# 200 amp service wire



## McClary’s Electrical (Feb 21, 2009)

Yes what you're saying would be fine, but I wanna know what breaker you're using just for kicks. I can't believe it won't take 350


----------



## Voltman101 (Jul 6, 2014)

The breaker is a older cutler hammer I am taking an over head service and running it under ground hooking it to the existing panel not sure of its age I would say early 90's it says it is only rated for 300mcm


----------



## McClary’s Electrical (Feb 21, 2009)

Ok that makes sense.

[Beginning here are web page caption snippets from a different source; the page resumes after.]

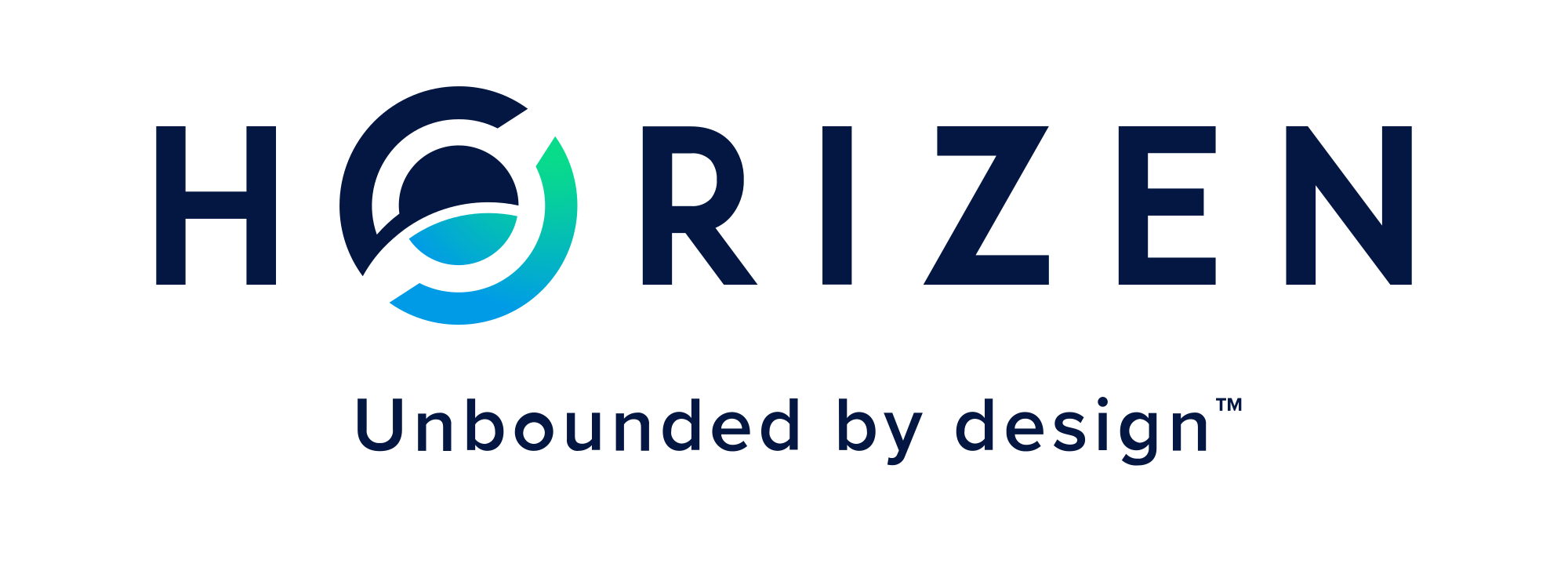 horizen_logo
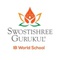 Swostishree Gurukul_image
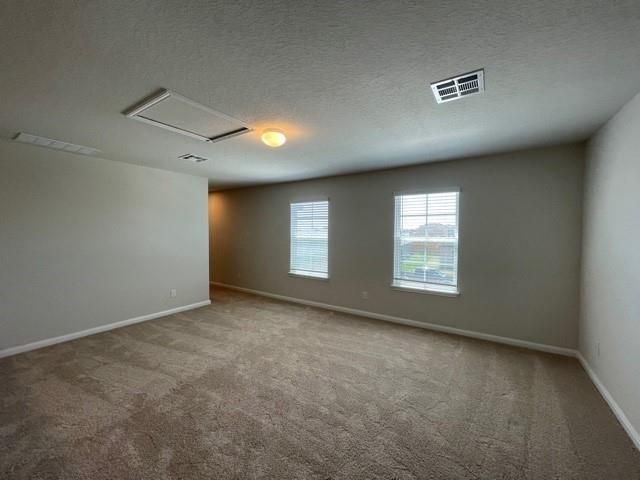322 Northshore, New Braunfels, TX 78130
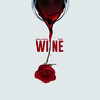 Wine - Robin Dhanoa&Chief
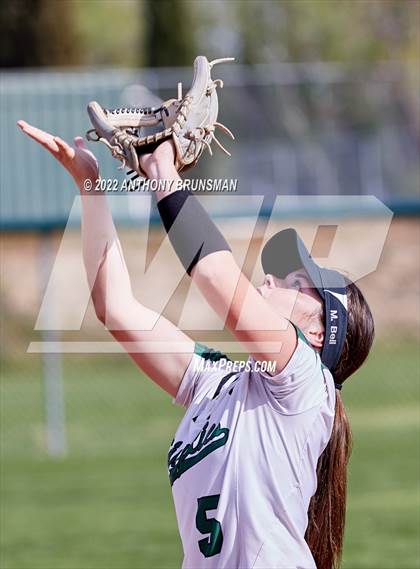 Thumbnail 3 in Del Oro @ Granite Bay photogallery.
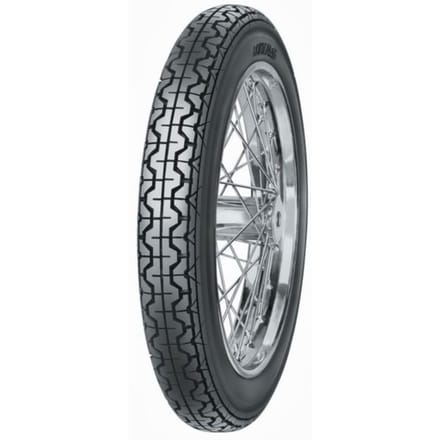 Motorbanden MITAS H05 3.25-16 TT 55P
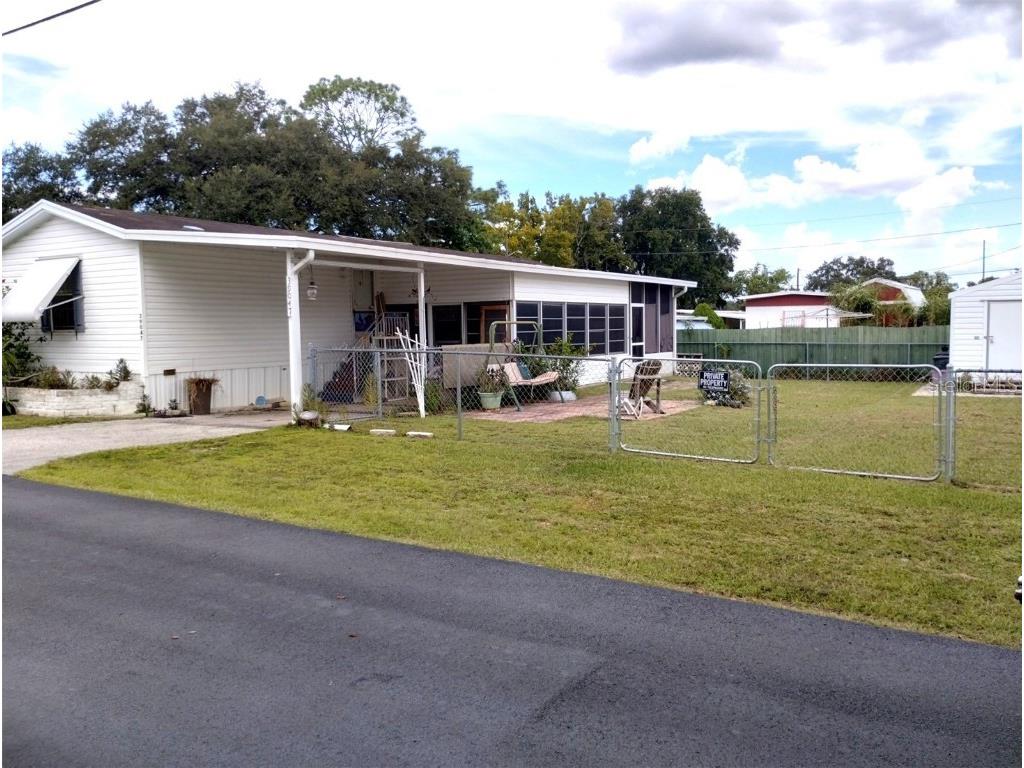 39047 Hillcrest Drive Zephyrhills FL 33542 TB8393131 image1
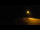 Webcam in Damgan, 3.1 km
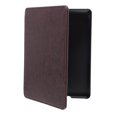 thumbnail image 2 of Weiweiguan E-book Reader Cover Screen Protector Cover Compatible for Kindle Paperwhite5 11, 2 of 6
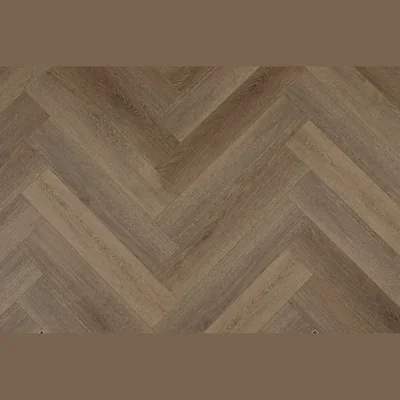Каменный SPC ламинат Steinholz Herringbone Брегенц STH055H — Упаковка (1.1468м2)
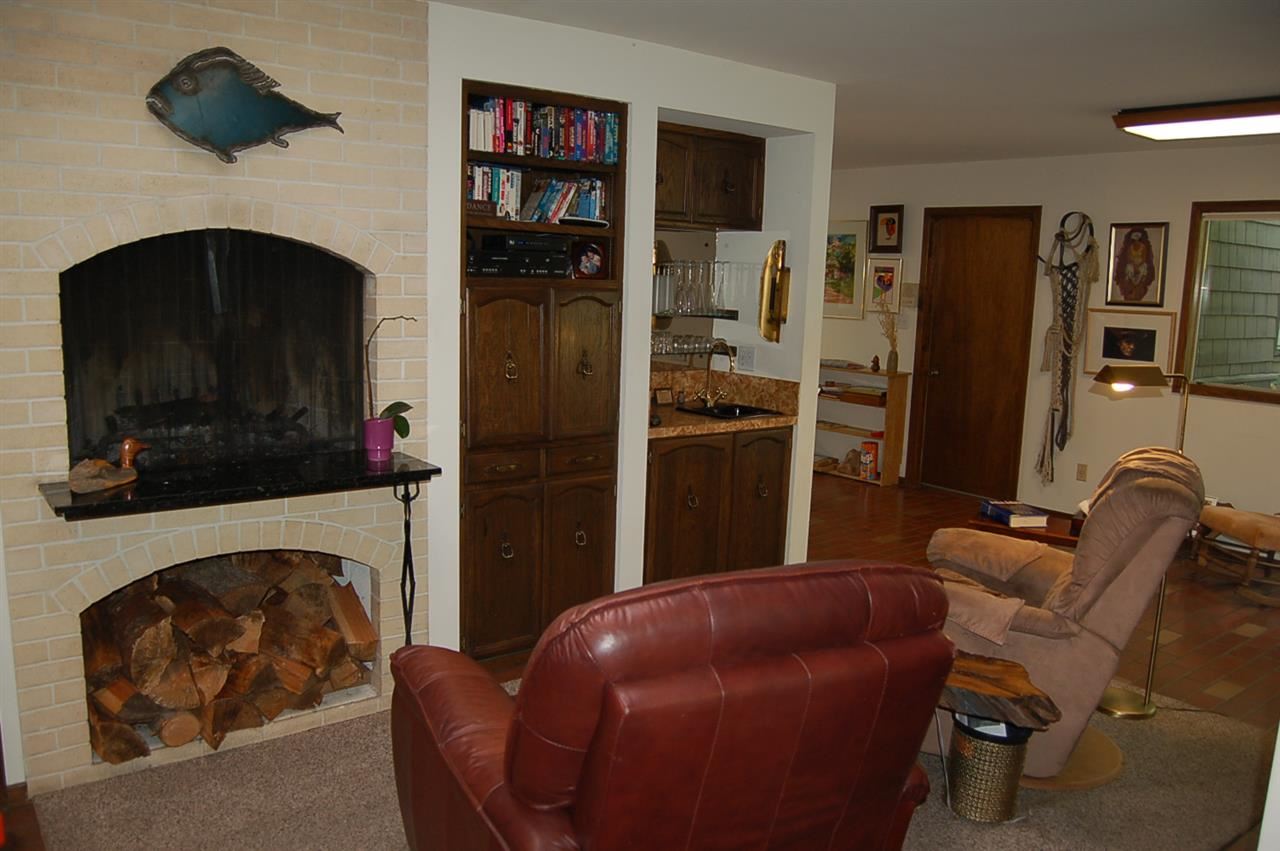 2020 S Mt Vernon St - Photo 13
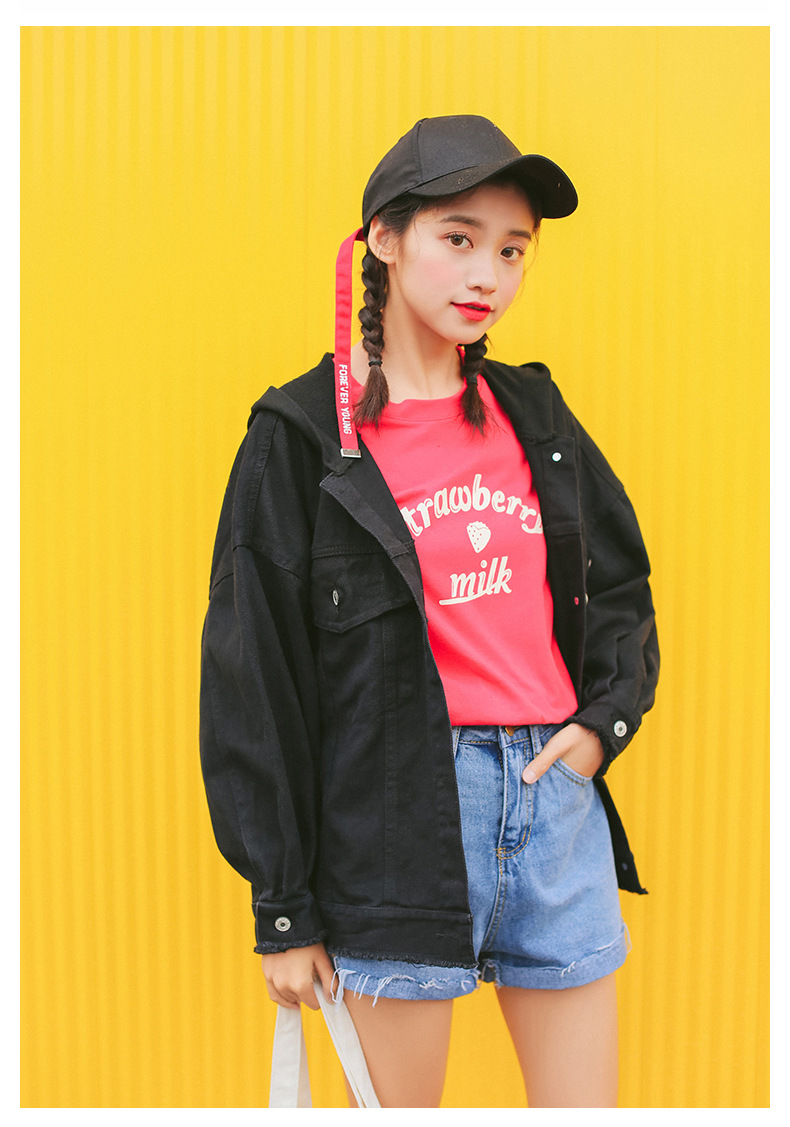 Blouson femme en Coton - Ref 3321735 Image 17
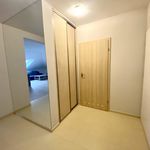 Wynajmij 2 sypialnię apartament z 58 m² w Kołobrzeg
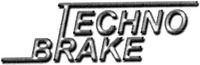 TECHNO BRAKE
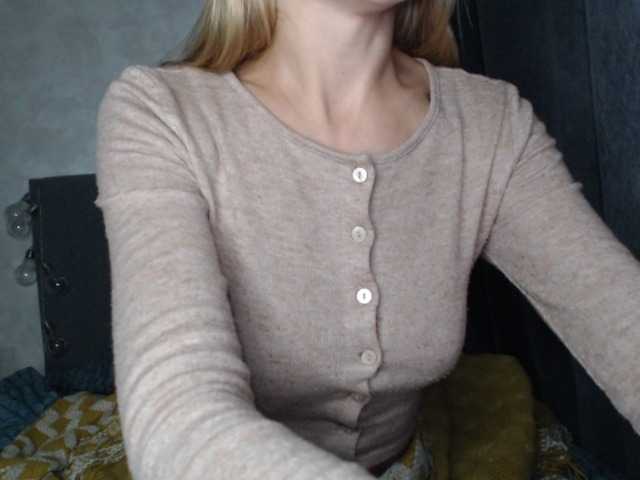 NoraSweet live cam on BongaCams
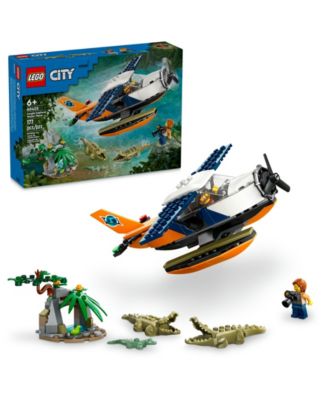 LEGO®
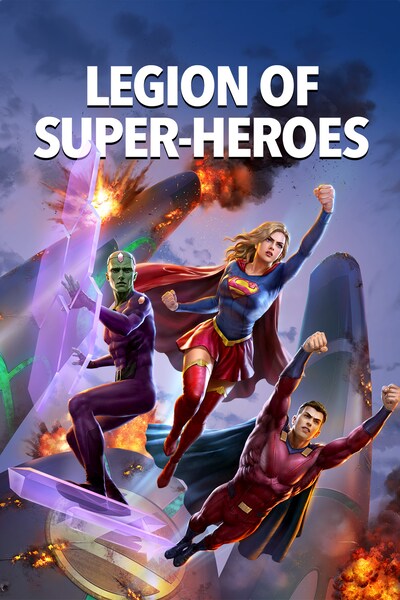 legion-of-super-heroes-2023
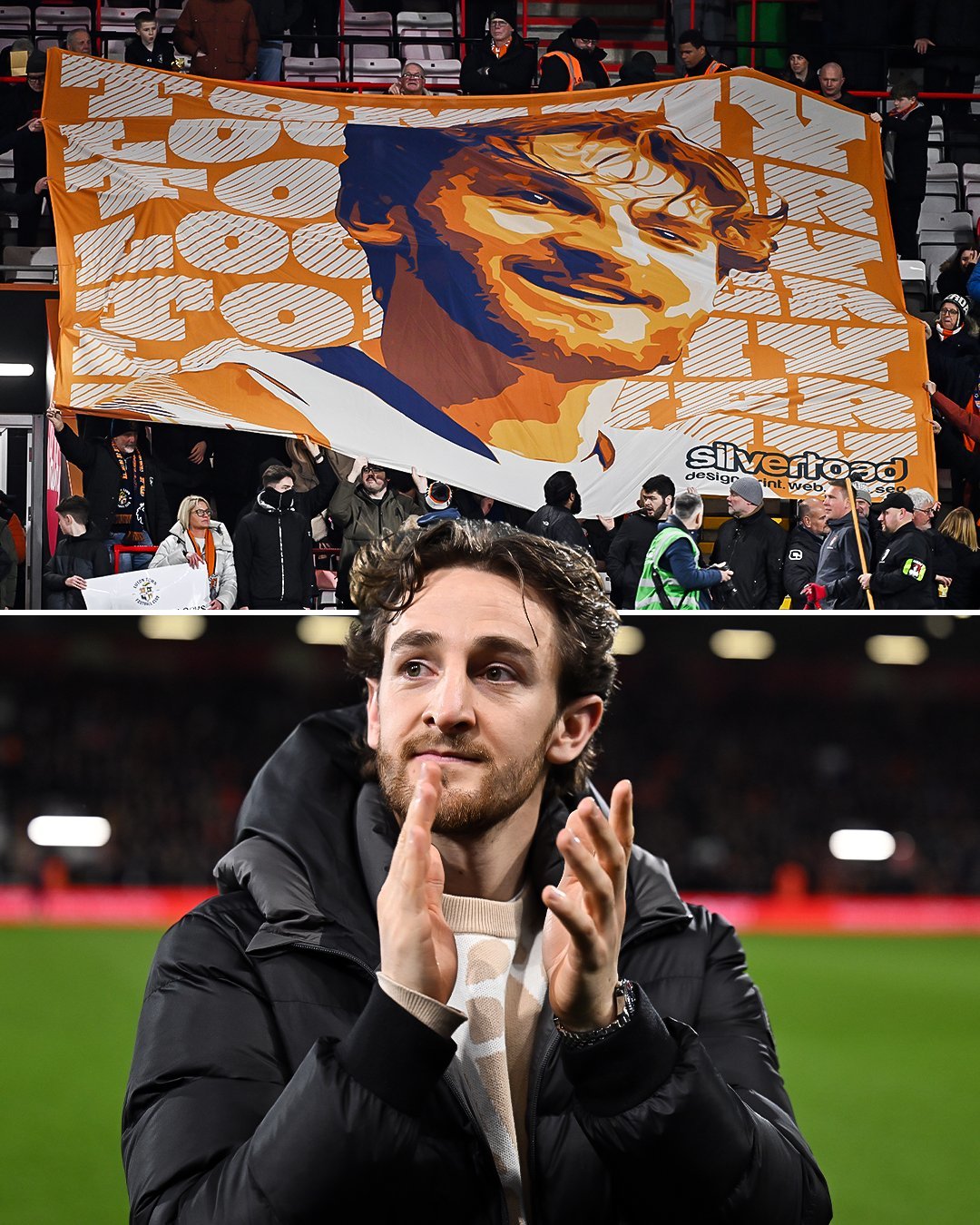 2024-03-13-17103636364004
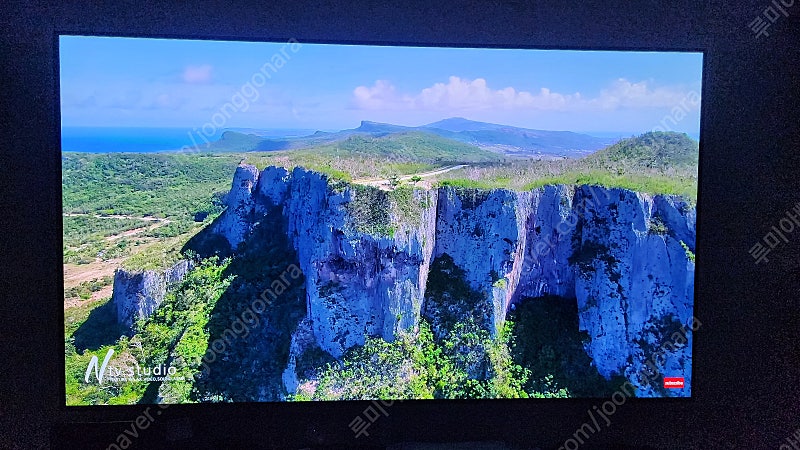 (창원) LG OLED 올레드 65인치 TV OLED65C8PUA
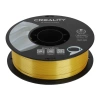 CREALITY FILAMENT CR-SILK PLA DO DRUKARKI 3D ZŁOTY 1.75MM 1KG WYSOKA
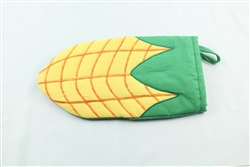 Vegetable Oven Glove 1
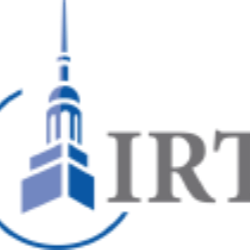 Independence Rlty Tr Inc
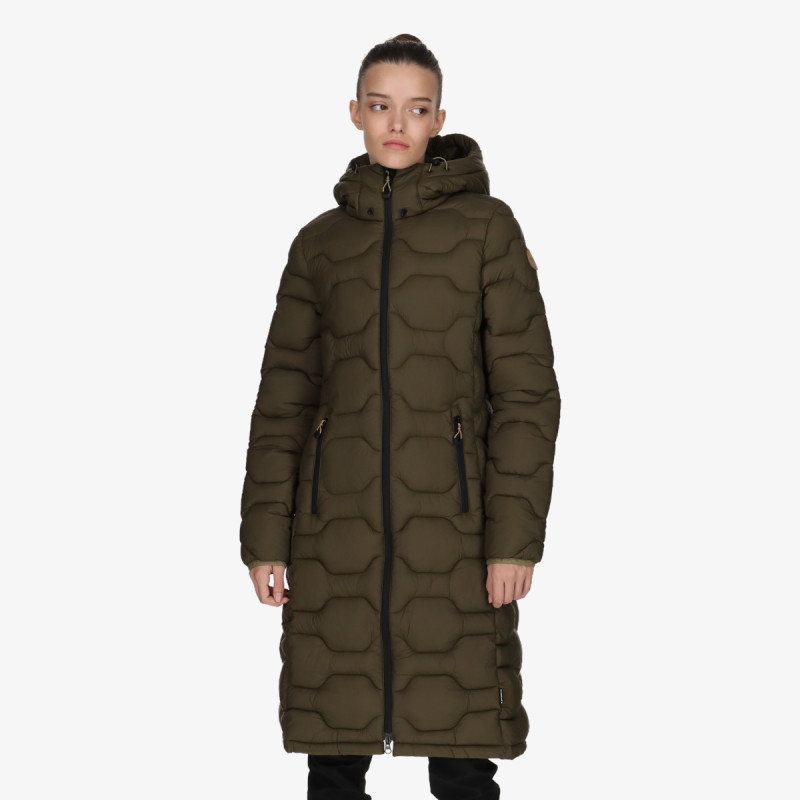 Icepeak BANDIS 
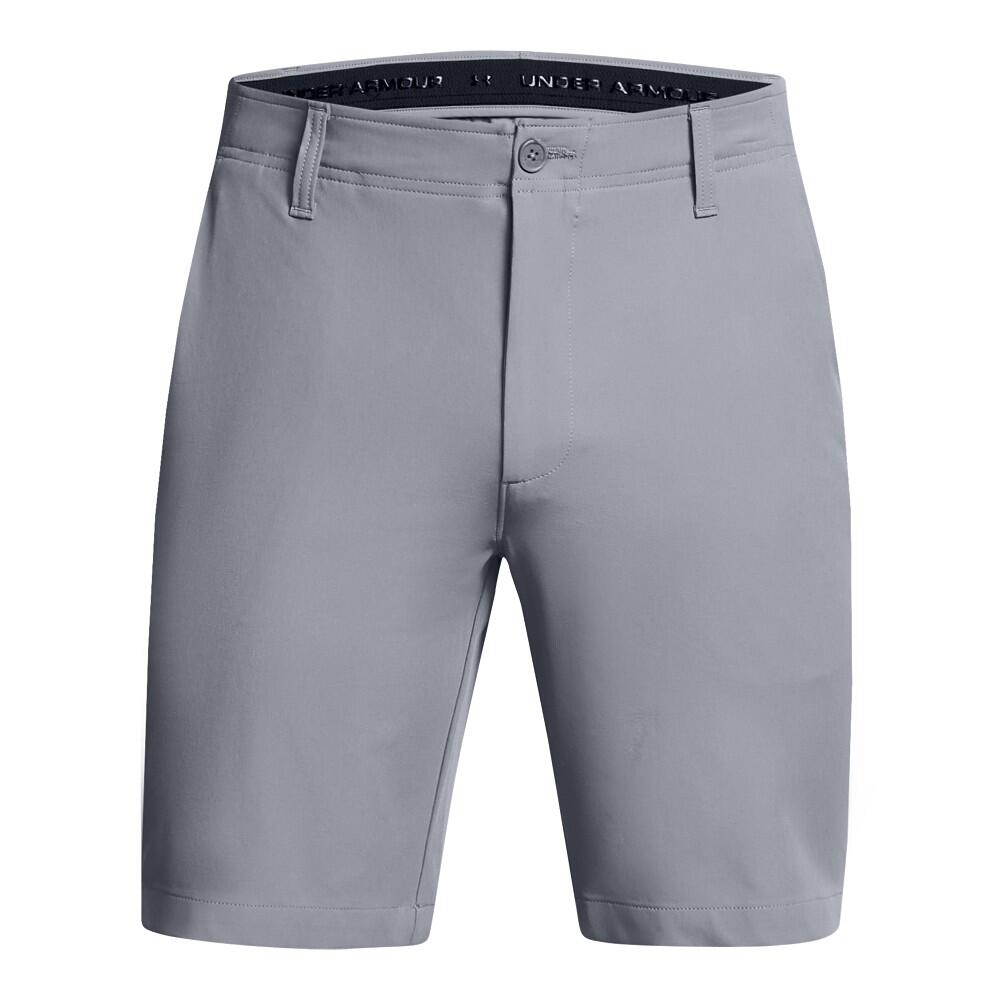 UNDER ARMOUR picture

Nowadays, breakers are rated for at last two full sizes larger to accommodate for voltage drop, If this is an old breaker, what you propose is fine. ...


----------



## papaotis (Jun 8, 2013)

i would agree , and just to clarify, yes a ground rod at the building


----------



## JHFWIC (Mar 22, 2012)

For that short of run I would use 4/0


----------



## Hmacanada (Jan 16, 2014)

JHFWIC said:


> For that short of run I would use 4/0



350 for 240 ft ?
Seems like a little over kill to me.
What kind of building?


----------



## Service Call (Jul 9, 2011)

He did say the 350 was a poco spec. 


Sent from my iPhone using Tapatalk


----------



## Hmacanada (Jan 16, 2014)

Service Call said:


> He did say the 350 was a poco spec.
> 
> 
> Sent from my iPhone using Tapatalk



Was just curious as to why commercial or resi.
I assumed poco doesn't have much say after the meter.
I wasn't criticizing.
Just asking.


----------



## Carultch (May 14, 2013)

Voltman101 said:


> I have a 200 amp service that is 240 ft from the pole I always put the meter on the building in this case the power company wants it on the pole with a meter breaker. I normally on a long run run a 350 urd wire to the meter and a 4/0 to the panel. In this case I am running 350 per power company specs but the wire is to big to get in the breaker and there is no room for the reducer crimps. is it legal to run this conduit and wire in to a 16x16 pvc box and Tap a pice of 4/0 to go inside from outside. The other question being the meter breaker 240 ft away is that considered the first means of disconnect and run a ground from there or do I need ground rods at the building as well and no wire between the meter and building.


I recommend getting in the habit of specifying either Cu or AL for all wires when you discuss them.

If all these wires are Copper, then I see no issue with any of these sizes for 200A, whether it be a service or a feeder. Looks oversized, but maybe you've needed to do this for voltage drop.

However, if that is #4/0 AL, then its only got 180A of ampacity. It's OK for a 200A "service", because a "service" only needs an ampacity of 83% of its nominal size (I don't know why, I wish I did). For the only feeder that is immediately following the service disconnect, it only needs as much ampacity as the "service" conductors.

This is a situation where I see this wiring as a feeder, rather than a service. Once you pass the first service disconnect, everything is a feeder or a branch circuit. I see the breaker that is integrated with the meter, as the main service disconnect, and thus it would be the exclusive point where you bond neutral and ground, and connect your GEC. Everything downstream, keep N & EGC separate.


----------



## McClary’s Electrical (Feb 21, 2009)

Carultch said:


> I recommend getting in the habit of specifying either Cu or AL for all wires when you discuss them.
> 
> If all these wires are Copper, then I see no issue with any of these sizes for 200A, whether it be a service or a feeder. Looks oversized, but maybe you've needed to do this for voltage drop.
> 
> ...


Wow. You answered a ton of questions, and none of the ones he asked.


----------



## Black Dog (Oct 16, 2011)

mcclary's electrical said:


> Wow. You answered a ton of questions, and none of the ones he asked.


Well now he does not have to ask them , does he!


----------



## peteygrizz (Jan 2, 2015)

Seems odd that the poco would want a breaker on their pole unless the pole is not owned by them. I would think you would be fine with 4/0 wire as once you are past the main breaker at the meter it would now be a subfeed owned by the property owner and not subject to poco specs at that point? 350 is overkill, especially if this is a residential service.


----------



## Going_Commando (Oct 1, 2011)

Carultch said:


> I recommend getting in the habit of specifying either Cu or AL for all wires when you discuss them.
> 
> If all these wires are Copper, then I see no issue with any of these sizes for 200A, whether it be a service or a feeder. Looks oversized, but maybe you've needed to do this for voltage drop.
> 
> ...


You can use 4/0 because of the round up rule. The 83% business is because a house never draws its calculated load. Hell, even at peak times (say Thanksgiving witg all the family in the house cooking and doing laundry) you probably still arent at much over 50-60 amps.


----------